初陣の中村、五輪選考会切符 びわ湖毎日マラソン

 びわ湖毎日マラソンは4日、大津市皇子山陸上競技場発着で行われ、マラソン初挑戦の25歳、中村匠吾(富士通)が2時間10分51秒で日本人トップの7位に入り、2020年東京五輪代表選考会「グランドチャンピオンシップ(GC)」の出場権を獲得した。

 初マラソンのマチャリア・ディラング(愛知製鋼=ケニア)が2時間7分53秒で初制覇。今井正人(トヨタ自動車九州)が9位、野口拓也(コニカミノルタ)が10位で、村山謙太(旭化成)は21位に終わった。(スタート時晴れ、気温15・0度、湿度68%、北東の風0・5メートル)

◆1年目は13人獲得

 東京五輪への第一関門となる男子のGCシリーズは、今レースで1年目が終了した。全5試合でGC進出を決めたのは13人。11日の名古屋ウィメンズを残して3人にとどまる女子と比べて順調に進み、日本陸連の瀬古利彦マラソン強化戦略プロジェクトリーダーは「日本のレベルがだんだん上がっている」と評価した。

 2月末の東京では、設楽悠太(ホンダ)が2時間6分11秒の日本記録を樹立。同じ東京で2時間6分54秒の井上大仁(MHPS)、昨年12月の福岡国際で2時間7分19秒の大迫傑(ナイキ・オレゴンプロジェクト)も世界のトップに近づきつつある。陸連が掲げる男子のGC進出者数の目標は、2年間のシリーズで計30人。この3人を軸に大人数で競えば、さらなる底上げも期待できる。

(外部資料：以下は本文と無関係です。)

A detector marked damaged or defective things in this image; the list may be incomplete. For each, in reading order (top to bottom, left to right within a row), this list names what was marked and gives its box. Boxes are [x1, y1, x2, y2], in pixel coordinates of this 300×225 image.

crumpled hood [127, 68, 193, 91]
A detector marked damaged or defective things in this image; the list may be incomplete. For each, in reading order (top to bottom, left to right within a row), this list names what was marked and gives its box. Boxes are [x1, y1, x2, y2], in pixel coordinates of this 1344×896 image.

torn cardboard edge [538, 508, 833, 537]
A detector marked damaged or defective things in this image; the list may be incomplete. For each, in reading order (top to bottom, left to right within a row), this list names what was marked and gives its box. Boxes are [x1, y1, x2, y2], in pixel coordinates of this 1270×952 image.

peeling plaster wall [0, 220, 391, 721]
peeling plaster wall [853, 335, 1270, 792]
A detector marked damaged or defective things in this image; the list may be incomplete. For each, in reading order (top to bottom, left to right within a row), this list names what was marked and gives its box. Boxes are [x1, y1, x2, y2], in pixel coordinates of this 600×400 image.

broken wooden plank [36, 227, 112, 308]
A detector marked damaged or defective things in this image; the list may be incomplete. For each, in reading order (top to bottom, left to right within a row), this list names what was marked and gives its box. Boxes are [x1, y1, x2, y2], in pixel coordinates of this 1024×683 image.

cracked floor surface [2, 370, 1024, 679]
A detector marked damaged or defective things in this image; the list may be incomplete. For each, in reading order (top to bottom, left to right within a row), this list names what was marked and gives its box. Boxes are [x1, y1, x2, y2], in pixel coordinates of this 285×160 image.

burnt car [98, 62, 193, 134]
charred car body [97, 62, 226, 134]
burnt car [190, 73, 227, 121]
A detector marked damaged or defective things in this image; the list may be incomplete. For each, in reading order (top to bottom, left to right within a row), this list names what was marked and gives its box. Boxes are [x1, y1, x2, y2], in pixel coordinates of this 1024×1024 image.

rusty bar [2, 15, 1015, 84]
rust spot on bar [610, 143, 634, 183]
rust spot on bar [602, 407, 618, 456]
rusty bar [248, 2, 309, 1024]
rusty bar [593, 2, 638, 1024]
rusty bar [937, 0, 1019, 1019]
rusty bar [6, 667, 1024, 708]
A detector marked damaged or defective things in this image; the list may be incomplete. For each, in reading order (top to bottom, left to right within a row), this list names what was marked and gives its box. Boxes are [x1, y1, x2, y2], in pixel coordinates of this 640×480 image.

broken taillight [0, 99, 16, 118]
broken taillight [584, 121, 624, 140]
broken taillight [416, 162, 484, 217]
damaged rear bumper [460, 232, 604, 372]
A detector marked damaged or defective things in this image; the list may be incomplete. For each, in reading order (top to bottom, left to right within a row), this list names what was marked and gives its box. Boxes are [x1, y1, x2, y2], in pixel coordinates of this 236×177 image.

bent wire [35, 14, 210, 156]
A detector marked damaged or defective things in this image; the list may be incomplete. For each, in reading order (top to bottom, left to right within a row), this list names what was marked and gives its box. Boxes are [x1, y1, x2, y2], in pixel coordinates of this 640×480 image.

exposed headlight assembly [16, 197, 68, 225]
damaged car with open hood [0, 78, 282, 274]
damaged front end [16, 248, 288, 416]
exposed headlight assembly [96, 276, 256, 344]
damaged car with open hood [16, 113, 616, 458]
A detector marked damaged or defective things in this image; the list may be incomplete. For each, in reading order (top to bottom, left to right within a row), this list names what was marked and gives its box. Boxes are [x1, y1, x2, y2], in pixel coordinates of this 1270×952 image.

 ただ、アフリカ勢は2時間4、5分台の記録を持つ選手も多く、差は依然大きいのも事実だ。この日は日本人1位の中村が辛うじて2時間11分を切った一方、同じ暑さでケニアのディラングは2時間7分台と好走した。「今日走った選手たちはまだ地力がない」と瀬古リーダー。もう一段のレベルアップが求められる。 (佐藤航)

◆残り9秒 執念で勝ち取る

 残りは時計との勝負だった。40キロ地点で2時間4分5秒。GCの出場権は2時間11分以内だ。「ここまで来たらいくしかない」。中村は最もつらい終盤にギアを上げた。ラスト2・195キロを出場選手で2番目に速い、6分46秒でまとめ、2時間10分51秒でゴール。粘りと執念でGC出場権を勝ち取った。「初マラソンでGCをとれたので、次につながるレースになった」。日本勢トップの7位。喜びよりも安堵(あんど)感が上回る。

 駒大時代は箱根駅伝に3年連続で出場し、4年時には主将を務めた。東京で2時間6分54秒をマークした井上大仁とは同い年の25歳。日本記録を更新した設楽悠太は1学年上だ。「同世代の人たちが結果を出した。日本のマラソンが明るい方向に向いてきている」と刺激を受けた。

 最高で気温19・5度にもなった暑さの中で、現時点での力を出し切った。「まだ(設楽、井上の)2人に比べたら力不足。以前から暑さは苦手ではないので、残り期間でスピードと体力の両方を上げていきたい」。強みを武器に、GCと東京五輪へスタートを切った。 (森合正範)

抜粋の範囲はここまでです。